David Harvey explica em seu livro Crônicas Anticapitalistas[3], que na lógica do poder capitalista, a acumulação de riqueza se torna um poder de controle dos outros, principalmente sobre a classe operária e trabalhadora. De tal forma que os capitalistas, detentores do poder econômico, têm a capacidade de tornar o Estado em um operador de suas próprias causas. Além disso, Harvey reflete sobre quem tem a legitimidade de deter o poder no “interior” do Estado, de modo que haverá sempre uma disputa eterna sobre como o poder econômico é exercido no aparelho estatal.
Curiosamente, o mercado financeiro parece ter uma memoria seletiva quando se trata de quem realmente paga a conta. Entre as propostas de tributação de dividendos, grandes fortunas e o fim de isenções fiscais para os setores privilegiados, o discurso mórbido do “risco a economia” emerge com força. Para o mercado, tais medidas seriam uma afronta a liberdade econômica e ao progresso – uma retorica que, no fundo, busca proteger interesses exclusivos da elite rentista. Então, por que não discutir seriamente a implementação dessas medidas em prol de uma sociedade mais justa?

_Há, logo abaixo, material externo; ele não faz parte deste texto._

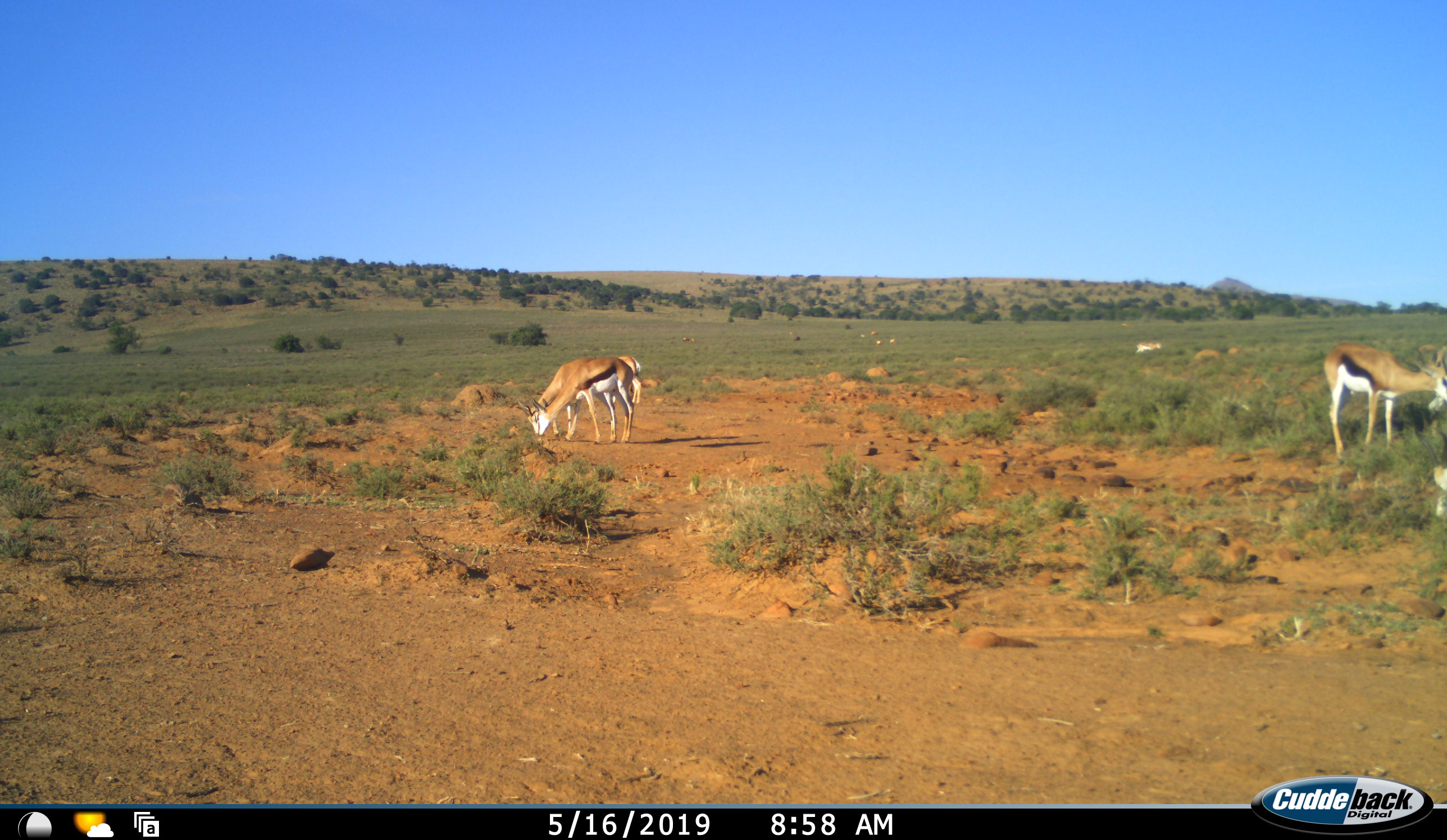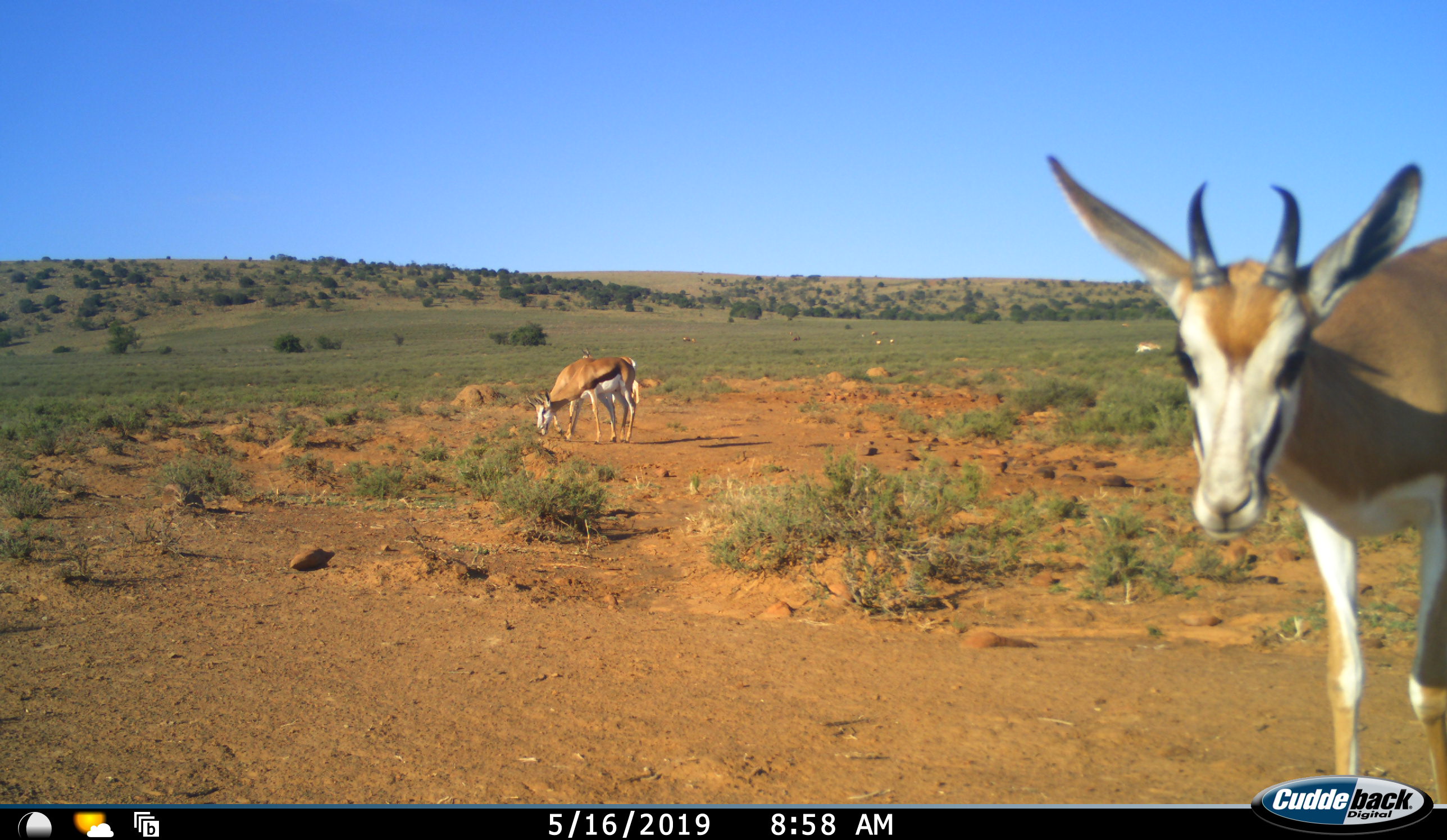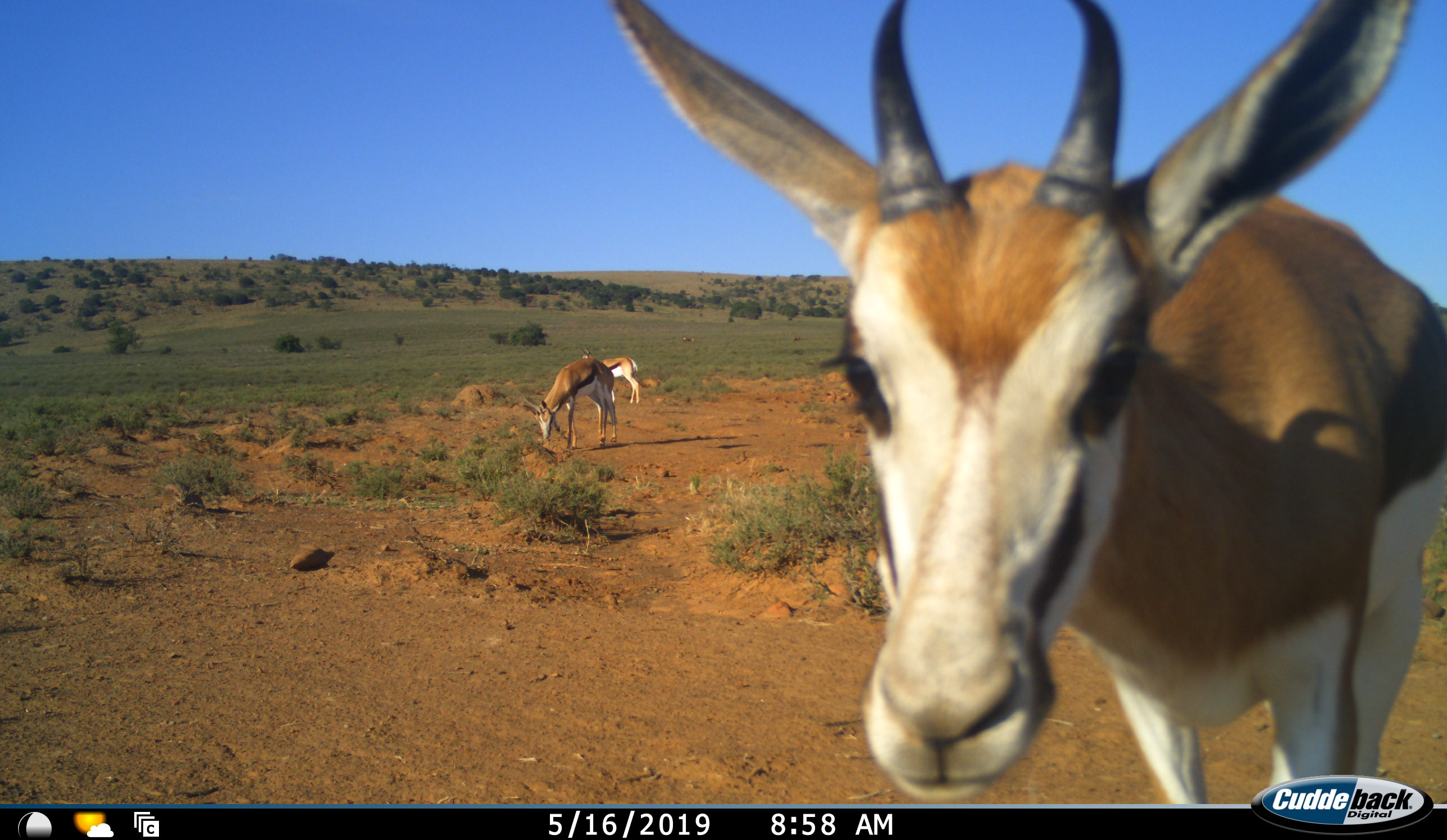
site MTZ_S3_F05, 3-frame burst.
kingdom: Animalia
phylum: Chordata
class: Mammalia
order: Artiodactyla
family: Bovidae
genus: Antidorcas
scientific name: Antidorcas marsupialis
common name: springbok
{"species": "springbok (Antidorcas marsupialis)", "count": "7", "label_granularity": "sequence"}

O Estado: ferramenta que o mercado ama odiar
Jessé de Souza, em A Elite do Atraso[4], chama nossa atenção para como o mercado financeiro brasileiro se beneficia de um sistema que é, essencialmente, “um pacto oligárquico”. Essa elite rentista utiliza o mercado como mecanismo de drenagem de recursos das classes populares para os estratos mais altos da sociedade. Programas sociais ou políticas de valorização do salário mínimo são, invariavelmente, vistas como populismo fiscal, ainda que seus impactos econômicos positivos sejam comprovados.
A hipocrisia do mercado financeiro parece ter uma “memória seletiva” quando se trata de quem realmente paga a conta. Benefícios fiscais concedidas a grandes empresas e setores econômicos privilegiados são tolerados como “necessários” para o funcionamento da economia. Entretanto, quando surge a oportunidade de reverter essas isenções ou aumentar a tributação de grandes fortunas, o mercado financeiro clama por “responsabilidade fiscal”, enquanto silencia diante dessas mesmas benesses.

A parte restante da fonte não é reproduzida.